# REQUIREMENT A
In the records below, reproduce everything from the line containing "Does the snapshot" down to the end of the records, and leave the pictures out.

## begin QUOTED PASSAGE

Shipping Window - Low(er) Temperatures

At what temperature are you all starting to stop shipments? I feel like in PA we are right on the cusp this week with being able to get deliveries. We have highs in the mid thirties and lows in the mid twenties. I can normally get items from NY/NYC in 1 day. ie: order today, ship tomorrow, deliver on Tuesday. Am I pushing my luck?

I found Rougeard @ $135ea (wine.com stacked coupons) and it feels like a deal I want to jump on. I’m just a little skeptical of them holding for spring shipment.

TW

Good question, but I live at the other end of the state, Lake Erie Lakeshore, which at times is basically like the North Pole. I have done experiments where I have left a bottle of cheap wine, in my backyard, in a Styrofoam shipper for days with nary an ice crystal in it. With any kind of decent shipper, you will be fine for a while yet. Frankly I worry far more about heat damage. Curious about the Rougeard deal. That seems like an insanely good price these days!

I’m generally ok with shipping unless the temperature all day will be below freezing. I haven’t had any issues. It was a bigger issue in WI.

No issues until the teens. I love cool weather shipping because it’s basically free temp controlled shipping. The bottles show up like straight out of the cellar.

I would ship under these conditions and have many times without a second thought and never had a problem.

Well based on the feedback here, I pulled the cord. Now lets cross our fingers that the storm coming later this week doesn’t mess up the delivery!

TW

Yes, this. And that is mid-upper teens consistently throughout the journey of DAYS. If it dips into the teens only “passing through”, it won’t freeze. Drink a glass and stop worrying. Or buy insurance.

On this topic, one of my Berserker Day purchases shipped out on Friday and is slowly moving towards the East coast, expected delivery tomorrow. Given the route that it has taken, I am not too concerned about the wine freezing but it does make me curious as to what the impact to the wine would be if it did freeze. The characteristics of ‘cooked’ wine are well documented. If a wine partially freezes but not enough to push out the cork, would you be able to tell? If so, in what way would the freeze change the wine?

## end QUOTED PASSAGE
## begin ENTRIES PROVIDED

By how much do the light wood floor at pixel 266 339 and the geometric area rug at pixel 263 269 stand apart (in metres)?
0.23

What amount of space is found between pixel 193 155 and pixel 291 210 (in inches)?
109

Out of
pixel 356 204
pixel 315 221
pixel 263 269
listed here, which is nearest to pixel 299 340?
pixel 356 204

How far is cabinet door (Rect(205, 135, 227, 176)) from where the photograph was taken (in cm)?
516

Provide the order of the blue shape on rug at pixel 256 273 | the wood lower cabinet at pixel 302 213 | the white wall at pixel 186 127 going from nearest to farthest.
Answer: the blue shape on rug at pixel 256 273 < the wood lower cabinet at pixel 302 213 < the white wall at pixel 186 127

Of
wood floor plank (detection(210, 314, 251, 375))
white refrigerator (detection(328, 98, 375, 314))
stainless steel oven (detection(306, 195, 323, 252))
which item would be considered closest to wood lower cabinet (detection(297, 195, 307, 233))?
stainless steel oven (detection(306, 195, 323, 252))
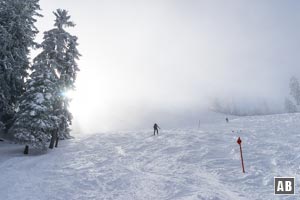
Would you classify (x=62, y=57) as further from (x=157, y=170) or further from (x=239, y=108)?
(x=239, y=108)

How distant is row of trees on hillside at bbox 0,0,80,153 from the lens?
77.9 ft

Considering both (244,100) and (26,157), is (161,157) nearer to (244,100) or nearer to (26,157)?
(26,157)

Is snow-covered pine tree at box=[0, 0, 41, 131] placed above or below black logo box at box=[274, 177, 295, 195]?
above

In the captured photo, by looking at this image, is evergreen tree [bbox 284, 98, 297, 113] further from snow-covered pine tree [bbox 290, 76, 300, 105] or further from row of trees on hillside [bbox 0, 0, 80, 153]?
row of trees on hillside [bbox 0, 0, 80, 153]

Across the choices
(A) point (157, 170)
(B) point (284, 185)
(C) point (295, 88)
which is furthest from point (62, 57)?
(C) point (295, 88)

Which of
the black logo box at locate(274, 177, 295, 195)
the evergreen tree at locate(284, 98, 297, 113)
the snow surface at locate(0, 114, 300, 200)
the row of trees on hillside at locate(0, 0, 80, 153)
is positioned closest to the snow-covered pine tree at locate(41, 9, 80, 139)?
the row of trees on hillside at locate(0, 0, 80, 153)

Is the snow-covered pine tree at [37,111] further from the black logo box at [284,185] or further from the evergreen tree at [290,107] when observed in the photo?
the evergreen tree at [290,107]

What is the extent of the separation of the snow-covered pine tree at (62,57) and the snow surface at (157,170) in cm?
472

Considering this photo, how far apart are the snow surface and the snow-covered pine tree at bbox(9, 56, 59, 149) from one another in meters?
1.71

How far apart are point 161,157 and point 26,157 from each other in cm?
1151

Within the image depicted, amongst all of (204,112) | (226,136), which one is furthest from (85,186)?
(204,112)

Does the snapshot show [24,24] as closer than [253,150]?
No

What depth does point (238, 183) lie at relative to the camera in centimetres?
1385

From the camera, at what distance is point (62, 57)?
96.4 ft
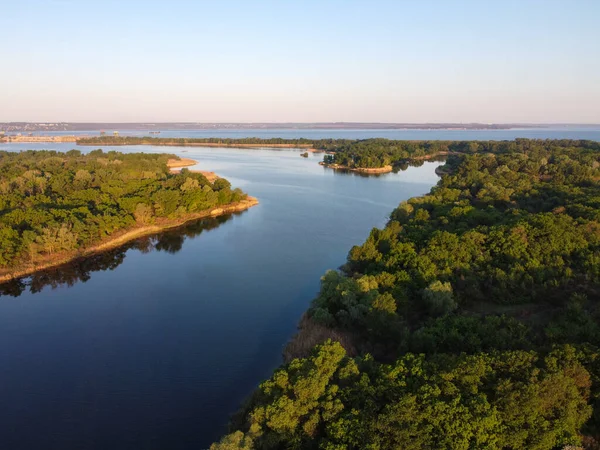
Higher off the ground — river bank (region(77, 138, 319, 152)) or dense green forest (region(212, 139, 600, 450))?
river bank (region(77, 138, 319, 152))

## end ENTRIES PROVIDED

# REQUIREMENT B
Write out the passage of the cold-weather wine shipping discussion, everything from "I would ship" down to "Or buy insurance.".

# OUTPUT A
Does the snapshot show [24,24] as closer than [253,150]?
No

What depth does point (238, 183) lie at relative to the camera in centimetres?
1385

From the camera, at what distance is point (62, 57)?
96.4 ft
Higher off the ground — river bank (region(77, 138, 319, 152)) or dense green forest (region(212, 139, 600, 450))?
river bank (region(77, 138, 319, 152))

# OUTPUT B
I would ship under these conditions and have many times without a second thought and never had a problem.

Well based on the feedback here, I pulled the cord. Now lets cross our fingers that the storm coming later this week doesn’t mess up the delivery!

TW

Yes, this. And that is mid-upper teens consistently throughout the journey of DAYS. If it dips into the teens only “passing through”, it won’t freeze. Drink a glass and stop worrying. Or buy insurance.